Iterating additive polynomials over finite fields

Let q be a power of a prime p, let $\mathbb F_q$ be the finite field with q elements and, for each nonconstant polynomial $F\in \mathbb F_{q}[X]$ and each integer $n\ge 1$, let $s_F(n)$ be the degree of the splitting field (over $\mathbb F_q$) of the iterated polynomial $F<^>{(n)}(X)$. In 1999, Odoni proved that $s_A(n)$ grows linearly with respect to n if $A\in \mathbb F_q[X]$ is an additive polynomial not of the form $aX<^>{p<^>h}$; moreover, if q = p and $B(X)=X<^>p-X$, he obtained the formula $s_{B}(n)=p<^>{\lceil \log_p n\rceil}$. In this paper we note that $s_F(n)$ grows at least linearly unless $F\in \mathbb F_q[X]$ has an exceptional form and we obtain a stronger form of Odoni's result, extending it to affine polynomials.

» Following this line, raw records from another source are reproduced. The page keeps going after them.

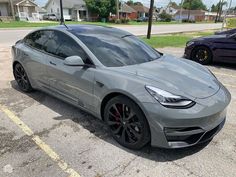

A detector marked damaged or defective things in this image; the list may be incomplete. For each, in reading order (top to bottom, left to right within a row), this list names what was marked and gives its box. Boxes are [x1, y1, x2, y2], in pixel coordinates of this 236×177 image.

cracked pavement [0, 44, 235, 177]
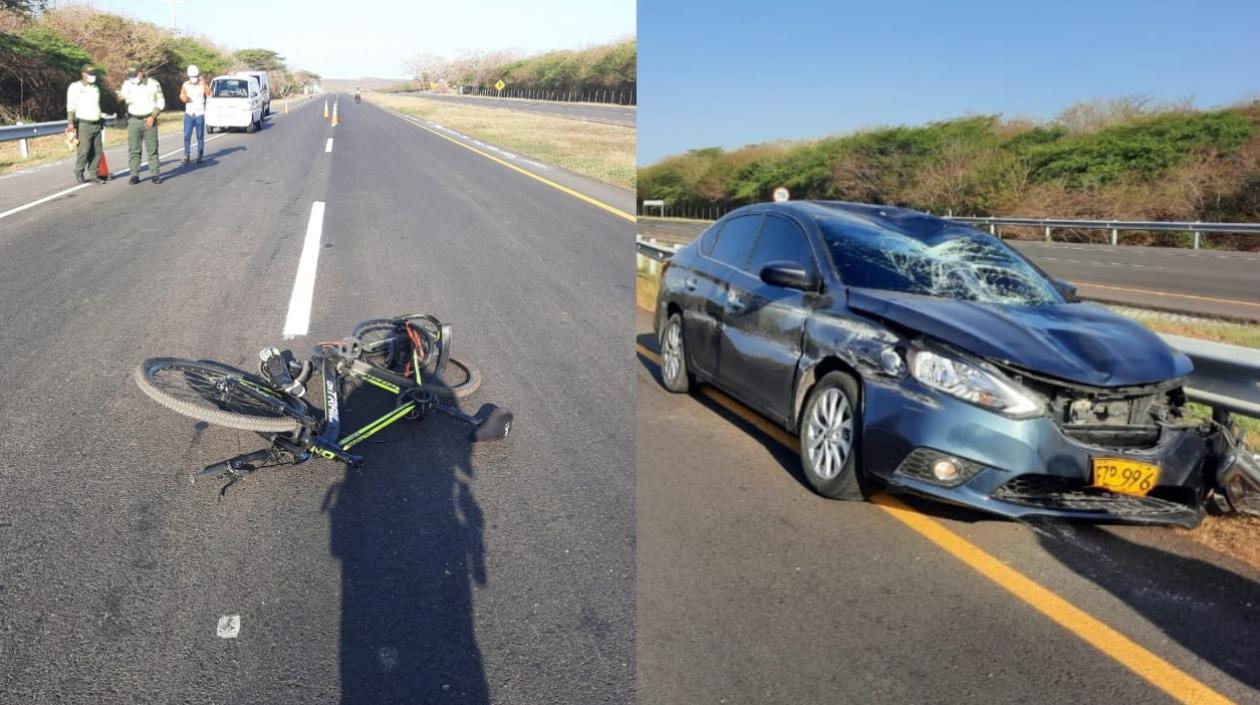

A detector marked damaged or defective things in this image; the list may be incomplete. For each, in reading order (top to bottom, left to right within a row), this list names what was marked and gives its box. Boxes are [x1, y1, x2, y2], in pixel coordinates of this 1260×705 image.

dented hood [846, 287, 1189, 385]
damaged front bumper [861, 377, 1260, 526]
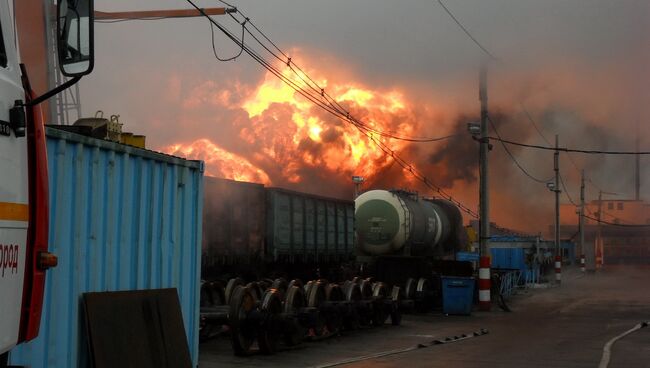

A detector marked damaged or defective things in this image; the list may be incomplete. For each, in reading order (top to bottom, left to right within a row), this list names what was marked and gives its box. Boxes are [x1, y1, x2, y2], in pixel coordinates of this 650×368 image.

rusty freight wagon [202, 177, 354, 280]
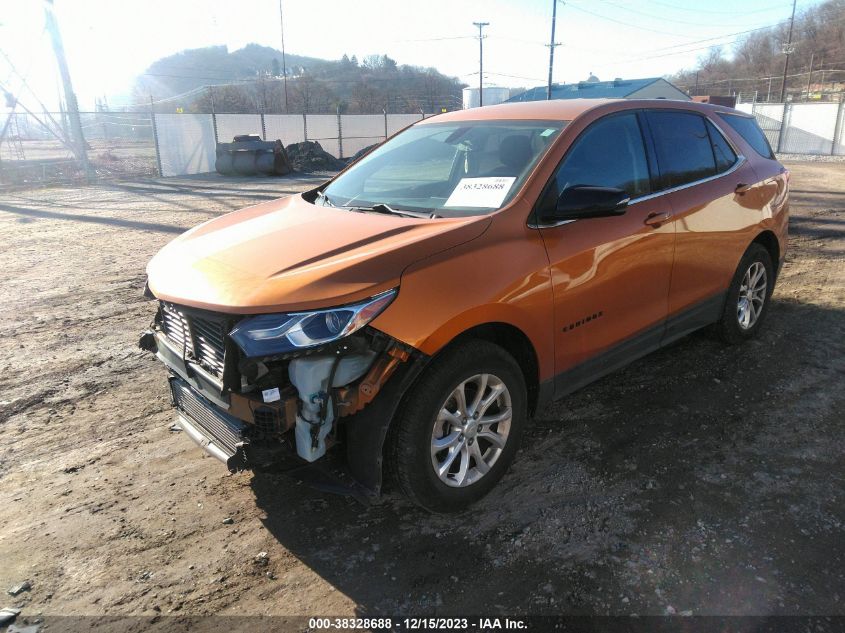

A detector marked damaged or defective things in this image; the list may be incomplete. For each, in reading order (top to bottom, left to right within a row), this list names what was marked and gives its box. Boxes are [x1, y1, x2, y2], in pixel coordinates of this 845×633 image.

damaged front end of suv [143, 286, 428, 498]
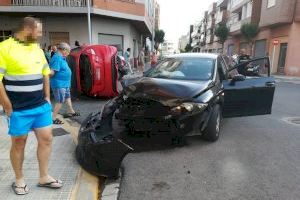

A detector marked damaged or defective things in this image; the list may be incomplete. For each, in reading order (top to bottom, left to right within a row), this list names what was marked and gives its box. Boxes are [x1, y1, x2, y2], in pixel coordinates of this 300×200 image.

detached front bumper [75, 111, 133, 179]
crumpled car hood [123, 76, 212, 105]
damaged dark car [75, 52, 276, 178]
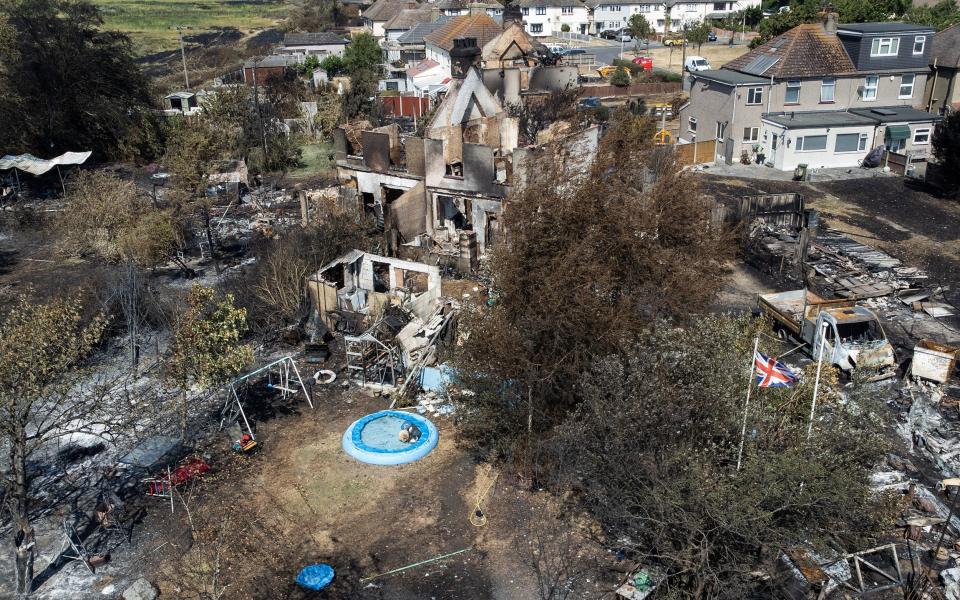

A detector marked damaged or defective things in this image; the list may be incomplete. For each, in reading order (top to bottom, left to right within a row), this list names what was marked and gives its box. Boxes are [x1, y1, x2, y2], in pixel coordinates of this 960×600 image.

burned truck [756, 292, 900, 376]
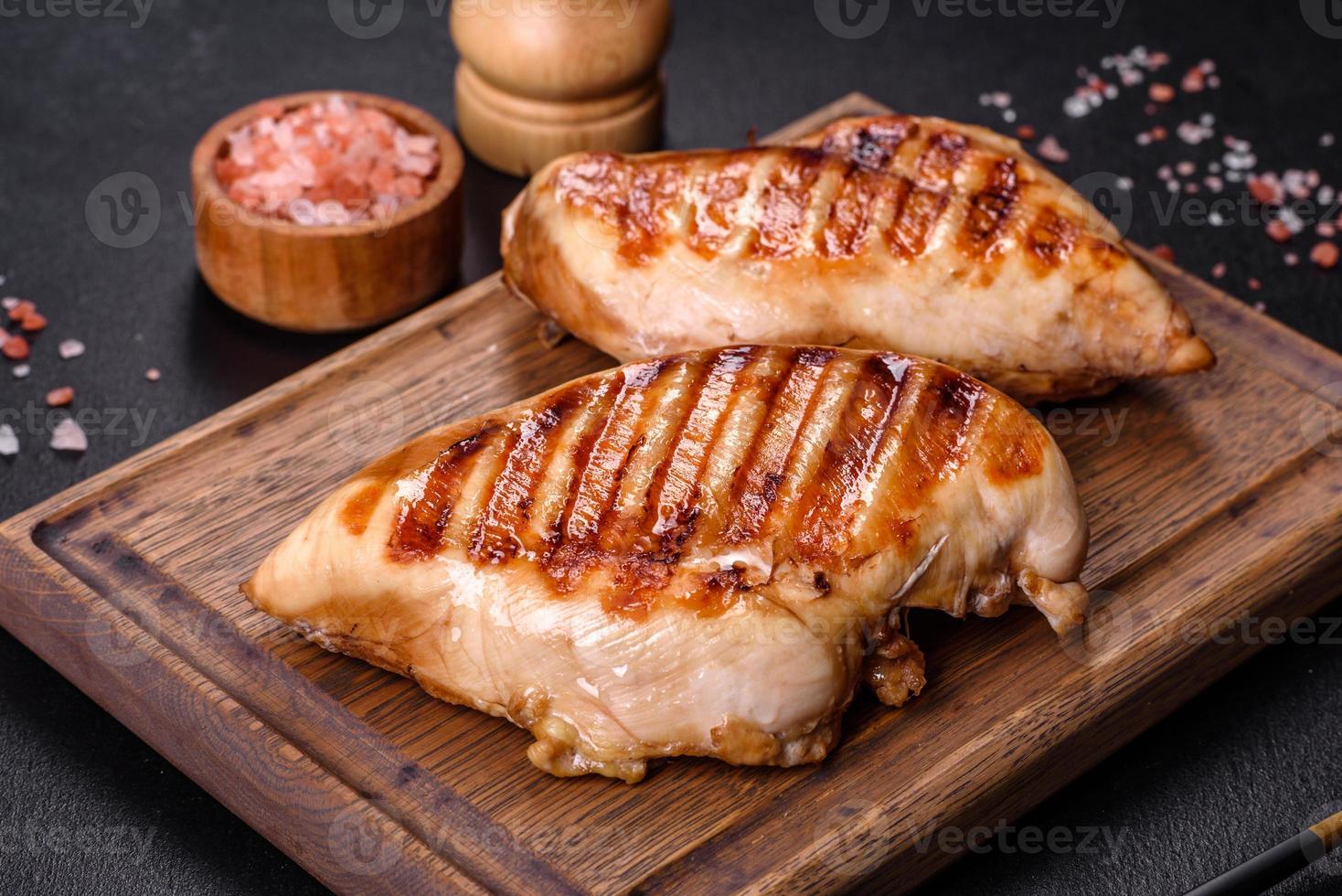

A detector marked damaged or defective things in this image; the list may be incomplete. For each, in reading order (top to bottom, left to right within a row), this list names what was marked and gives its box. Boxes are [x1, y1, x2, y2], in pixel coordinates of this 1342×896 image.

In particular, we prove that if A is additive, then $s_A(n)$ resembles the step function $p<^>{\lceil \log_p n\rceil}$ and we indeed have the identity $s_A(n)=\alpha p<^>{\lceil \log_p \beta n\rceil}$ for some $\alpha, \beta\in \mathbb Q$, unless A presents a special irregularity of dynamical flavour. As applications of our main result, we obtain statistics for periodic points of linear maps over $\mathbb F_{q<^>i}$ as $i\to +\infty$ and for the factorization of iterates of affine polynomials over finite fields.